#### [PROBLEM DESCRIPTION]
Return all lines in the material below that contain "Tanzania".

########################################

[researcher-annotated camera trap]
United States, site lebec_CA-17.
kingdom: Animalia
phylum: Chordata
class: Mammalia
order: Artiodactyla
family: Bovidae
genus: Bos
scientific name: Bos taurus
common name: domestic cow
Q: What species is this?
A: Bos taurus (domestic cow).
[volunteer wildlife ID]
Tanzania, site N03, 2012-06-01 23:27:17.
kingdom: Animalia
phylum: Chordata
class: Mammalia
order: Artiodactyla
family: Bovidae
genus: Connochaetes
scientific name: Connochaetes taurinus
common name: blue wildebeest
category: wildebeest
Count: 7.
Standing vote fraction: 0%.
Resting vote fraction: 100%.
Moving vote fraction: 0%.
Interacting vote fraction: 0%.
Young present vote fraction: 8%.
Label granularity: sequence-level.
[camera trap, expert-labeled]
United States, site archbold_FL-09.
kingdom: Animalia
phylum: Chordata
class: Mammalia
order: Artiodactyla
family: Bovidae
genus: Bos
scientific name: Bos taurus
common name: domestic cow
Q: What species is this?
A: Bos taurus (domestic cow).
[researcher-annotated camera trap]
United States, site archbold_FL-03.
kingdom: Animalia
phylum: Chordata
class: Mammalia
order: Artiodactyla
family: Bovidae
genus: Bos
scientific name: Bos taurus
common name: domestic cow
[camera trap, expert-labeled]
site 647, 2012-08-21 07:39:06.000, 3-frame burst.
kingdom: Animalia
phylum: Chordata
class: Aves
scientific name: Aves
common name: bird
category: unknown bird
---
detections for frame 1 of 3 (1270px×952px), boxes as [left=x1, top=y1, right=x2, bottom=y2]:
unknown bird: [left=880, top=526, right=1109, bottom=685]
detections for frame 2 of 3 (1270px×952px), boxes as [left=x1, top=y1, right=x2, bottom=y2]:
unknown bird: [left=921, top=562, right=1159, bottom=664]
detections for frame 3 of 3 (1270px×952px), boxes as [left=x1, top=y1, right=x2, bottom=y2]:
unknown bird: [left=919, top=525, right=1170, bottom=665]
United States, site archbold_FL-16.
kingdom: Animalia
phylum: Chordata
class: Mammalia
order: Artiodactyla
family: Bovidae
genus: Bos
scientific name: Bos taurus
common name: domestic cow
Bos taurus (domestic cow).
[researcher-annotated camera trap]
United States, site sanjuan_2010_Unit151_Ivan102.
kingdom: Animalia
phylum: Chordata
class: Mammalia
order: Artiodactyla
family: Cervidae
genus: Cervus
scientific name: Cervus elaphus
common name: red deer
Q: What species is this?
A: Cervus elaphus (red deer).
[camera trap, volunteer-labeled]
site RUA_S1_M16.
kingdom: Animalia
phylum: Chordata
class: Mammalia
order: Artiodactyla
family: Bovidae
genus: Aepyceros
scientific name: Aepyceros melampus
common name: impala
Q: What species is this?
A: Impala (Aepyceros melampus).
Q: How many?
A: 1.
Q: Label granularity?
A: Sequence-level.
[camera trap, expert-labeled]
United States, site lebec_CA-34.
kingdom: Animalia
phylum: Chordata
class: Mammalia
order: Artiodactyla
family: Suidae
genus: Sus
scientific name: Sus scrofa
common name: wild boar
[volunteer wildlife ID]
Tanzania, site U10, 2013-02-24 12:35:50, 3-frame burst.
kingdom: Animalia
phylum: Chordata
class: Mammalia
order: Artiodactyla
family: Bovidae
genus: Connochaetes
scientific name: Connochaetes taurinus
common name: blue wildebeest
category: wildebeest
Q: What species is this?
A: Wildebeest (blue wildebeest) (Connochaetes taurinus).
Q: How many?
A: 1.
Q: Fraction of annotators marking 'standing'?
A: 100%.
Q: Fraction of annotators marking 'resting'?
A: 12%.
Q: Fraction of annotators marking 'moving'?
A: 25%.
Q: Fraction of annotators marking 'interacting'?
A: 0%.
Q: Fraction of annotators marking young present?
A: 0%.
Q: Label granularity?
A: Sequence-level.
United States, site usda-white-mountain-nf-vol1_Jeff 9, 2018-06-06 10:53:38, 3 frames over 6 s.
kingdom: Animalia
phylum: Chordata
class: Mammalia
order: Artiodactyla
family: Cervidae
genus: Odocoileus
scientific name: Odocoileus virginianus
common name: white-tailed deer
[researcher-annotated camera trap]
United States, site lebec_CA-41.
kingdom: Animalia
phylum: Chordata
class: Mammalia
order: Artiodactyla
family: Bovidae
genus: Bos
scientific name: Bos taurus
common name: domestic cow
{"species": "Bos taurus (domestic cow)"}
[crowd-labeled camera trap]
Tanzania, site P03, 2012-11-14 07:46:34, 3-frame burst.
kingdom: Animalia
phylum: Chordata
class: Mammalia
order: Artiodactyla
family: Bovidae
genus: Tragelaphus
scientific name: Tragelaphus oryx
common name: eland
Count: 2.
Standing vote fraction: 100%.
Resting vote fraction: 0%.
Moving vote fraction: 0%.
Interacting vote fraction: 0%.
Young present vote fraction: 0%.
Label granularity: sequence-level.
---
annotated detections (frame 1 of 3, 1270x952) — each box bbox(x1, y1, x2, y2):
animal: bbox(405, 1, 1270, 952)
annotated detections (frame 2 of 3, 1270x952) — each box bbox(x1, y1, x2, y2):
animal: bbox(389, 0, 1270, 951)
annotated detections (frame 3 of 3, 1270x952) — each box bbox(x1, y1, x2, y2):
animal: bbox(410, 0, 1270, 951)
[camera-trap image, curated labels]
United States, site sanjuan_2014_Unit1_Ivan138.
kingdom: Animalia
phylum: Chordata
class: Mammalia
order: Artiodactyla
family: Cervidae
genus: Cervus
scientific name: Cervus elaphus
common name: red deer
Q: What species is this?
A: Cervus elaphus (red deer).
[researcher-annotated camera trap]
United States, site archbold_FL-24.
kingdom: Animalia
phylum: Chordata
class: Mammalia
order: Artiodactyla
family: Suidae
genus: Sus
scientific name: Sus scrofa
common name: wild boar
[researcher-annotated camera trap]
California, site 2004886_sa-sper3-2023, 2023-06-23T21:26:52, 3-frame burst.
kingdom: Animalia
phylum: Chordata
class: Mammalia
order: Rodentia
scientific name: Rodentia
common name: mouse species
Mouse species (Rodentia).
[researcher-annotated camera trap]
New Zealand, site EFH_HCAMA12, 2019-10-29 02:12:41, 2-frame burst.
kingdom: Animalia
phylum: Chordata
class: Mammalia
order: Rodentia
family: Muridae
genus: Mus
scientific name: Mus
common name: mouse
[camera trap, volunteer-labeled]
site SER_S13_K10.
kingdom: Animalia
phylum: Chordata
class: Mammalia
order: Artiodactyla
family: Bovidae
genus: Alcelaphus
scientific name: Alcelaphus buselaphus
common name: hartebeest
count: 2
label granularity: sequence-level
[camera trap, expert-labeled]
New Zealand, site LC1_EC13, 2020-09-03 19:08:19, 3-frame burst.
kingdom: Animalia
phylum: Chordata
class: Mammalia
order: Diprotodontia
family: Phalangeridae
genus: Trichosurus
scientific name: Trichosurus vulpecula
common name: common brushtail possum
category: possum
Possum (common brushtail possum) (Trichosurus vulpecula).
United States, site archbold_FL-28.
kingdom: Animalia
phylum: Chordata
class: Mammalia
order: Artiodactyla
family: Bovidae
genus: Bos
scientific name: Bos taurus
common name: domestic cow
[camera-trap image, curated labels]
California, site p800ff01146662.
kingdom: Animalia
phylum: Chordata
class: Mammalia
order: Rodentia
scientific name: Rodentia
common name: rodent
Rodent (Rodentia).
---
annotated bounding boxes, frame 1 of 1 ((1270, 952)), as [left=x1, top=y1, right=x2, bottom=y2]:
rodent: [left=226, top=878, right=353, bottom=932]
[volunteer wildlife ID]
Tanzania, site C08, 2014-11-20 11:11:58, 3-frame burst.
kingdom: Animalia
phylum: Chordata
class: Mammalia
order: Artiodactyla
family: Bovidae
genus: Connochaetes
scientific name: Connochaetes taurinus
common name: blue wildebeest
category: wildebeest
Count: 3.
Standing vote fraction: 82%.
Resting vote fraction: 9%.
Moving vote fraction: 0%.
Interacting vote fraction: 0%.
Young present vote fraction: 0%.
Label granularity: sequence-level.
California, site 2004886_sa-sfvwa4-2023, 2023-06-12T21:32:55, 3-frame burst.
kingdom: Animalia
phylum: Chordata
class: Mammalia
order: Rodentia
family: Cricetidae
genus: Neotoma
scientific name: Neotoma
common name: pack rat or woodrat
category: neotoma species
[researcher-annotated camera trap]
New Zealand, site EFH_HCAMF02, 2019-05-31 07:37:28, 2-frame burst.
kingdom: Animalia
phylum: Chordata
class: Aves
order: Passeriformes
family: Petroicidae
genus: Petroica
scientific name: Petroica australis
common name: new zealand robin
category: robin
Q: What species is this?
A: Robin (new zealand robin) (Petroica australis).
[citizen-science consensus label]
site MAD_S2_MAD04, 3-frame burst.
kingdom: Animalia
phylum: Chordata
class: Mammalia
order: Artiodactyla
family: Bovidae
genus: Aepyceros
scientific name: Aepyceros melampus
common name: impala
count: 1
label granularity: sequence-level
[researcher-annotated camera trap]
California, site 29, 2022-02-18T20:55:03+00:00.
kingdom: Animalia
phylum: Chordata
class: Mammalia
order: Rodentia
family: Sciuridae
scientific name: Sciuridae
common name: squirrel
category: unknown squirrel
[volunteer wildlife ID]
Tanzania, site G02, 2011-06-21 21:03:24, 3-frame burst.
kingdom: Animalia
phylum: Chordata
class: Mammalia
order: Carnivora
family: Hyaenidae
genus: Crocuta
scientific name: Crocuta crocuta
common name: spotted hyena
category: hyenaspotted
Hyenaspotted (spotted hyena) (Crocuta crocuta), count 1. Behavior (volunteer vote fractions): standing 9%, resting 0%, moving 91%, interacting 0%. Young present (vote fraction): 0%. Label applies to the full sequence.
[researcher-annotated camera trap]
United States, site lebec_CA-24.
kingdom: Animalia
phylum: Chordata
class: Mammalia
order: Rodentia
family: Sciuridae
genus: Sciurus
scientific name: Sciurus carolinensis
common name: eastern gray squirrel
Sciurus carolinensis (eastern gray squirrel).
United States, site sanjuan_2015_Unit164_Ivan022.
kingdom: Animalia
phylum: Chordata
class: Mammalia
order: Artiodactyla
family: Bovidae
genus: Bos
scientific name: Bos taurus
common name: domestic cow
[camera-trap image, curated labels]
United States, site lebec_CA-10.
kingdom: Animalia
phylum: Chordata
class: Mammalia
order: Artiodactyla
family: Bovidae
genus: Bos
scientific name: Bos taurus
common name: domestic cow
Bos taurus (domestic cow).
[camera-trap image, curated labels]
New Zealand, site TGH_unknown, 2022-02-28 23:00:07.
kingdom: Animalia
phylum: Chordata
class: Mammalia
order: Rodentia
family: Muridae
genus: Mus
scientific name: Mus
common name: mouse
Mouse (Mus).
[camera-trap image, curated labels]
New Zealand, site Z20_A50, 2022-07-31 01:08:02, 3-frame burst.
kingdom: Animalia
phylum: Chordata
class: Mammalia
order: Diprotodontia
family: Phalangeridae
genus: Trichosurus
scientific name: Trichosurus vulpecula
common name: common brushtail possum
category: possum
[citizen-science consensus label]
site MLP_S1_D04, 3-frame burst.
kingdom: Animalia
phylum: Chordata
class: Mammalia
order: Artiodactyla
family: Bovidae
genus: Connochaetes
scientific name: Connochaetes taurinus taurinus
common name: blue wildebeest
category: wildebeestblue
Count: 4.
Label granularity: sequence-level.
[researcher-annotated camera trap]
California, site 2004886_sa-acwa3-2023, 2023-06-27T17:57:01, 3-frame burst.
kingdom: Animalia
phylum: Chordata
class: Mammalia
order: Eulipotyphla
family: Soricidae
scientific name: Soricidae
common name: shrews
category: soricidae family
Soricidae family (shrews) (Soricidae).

########################################

#### [FINISHED TASK]
Tanzania, site N03, 2012-06-01 23:27:17.
Tanzania, site U10, 2013-02-24 12:35:50, 3-frame burst.
Tanzania, site P03, 2012-11-14 07:46:34, 3-frame burst.
Tanzania, site C08, 2014-11-20 11:11:58, 3-frame burst.
Tanzania, site G02, 2011-06-21 21:03:24, 3-frame burst.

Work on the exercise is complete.